Sail pass the Statue of Liberty on New Year’s Day, 1892. Which just happens to be Annie’s 15th birthday. What was she thinking? Probably tough as nails by then. Had to be. Can’t spend almost two weeks in the hold of a ship with two boys to look after and not age quickly. A barge unloads them and shuttles them to the new landing place, Ellis Island. A ramp is lowered. And the first one down, tripping as she goes, is Miss Annie Moore. And there to meet her is an official with a bushy walrus mustache who hands her a $10 gold piece. What’s this for? she asks. For being first, says he. First what? The first immigrant to pass through Ellis Island.
What must she have thought?
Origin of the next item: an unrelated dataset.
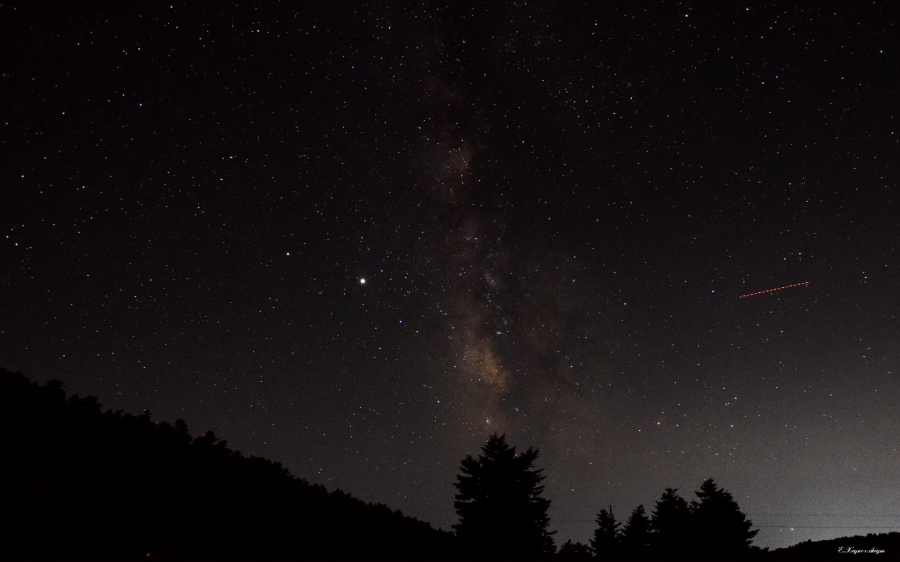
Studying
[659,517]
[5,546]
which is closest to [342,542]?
[5,546]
More money than she’d ever seen in her life, she tells a newsman. I’ll keep it forever as a memento, she says. But surely it was spent. No doubt she held out her palm to show her father, who was waiting for her and the boys, and she never saw it again. Can’t hold on to a gold piece like it was a ticket stub. Not in a poor Irish family with four children trying to make a go of it in New York. That gold coin was spent. No doubt.
And what of Annie? Married a German immigrant, of all things. A fish monger. And had eleven children with him, some of whom died before they could walk. And Annie died young herself of heart failure. Only fifty. Buried in Queens. Never did see Ireland again. Maybe that’s why they designed her sculpture here the way they did; with her gazing back towards Ireland. Forever gazing back.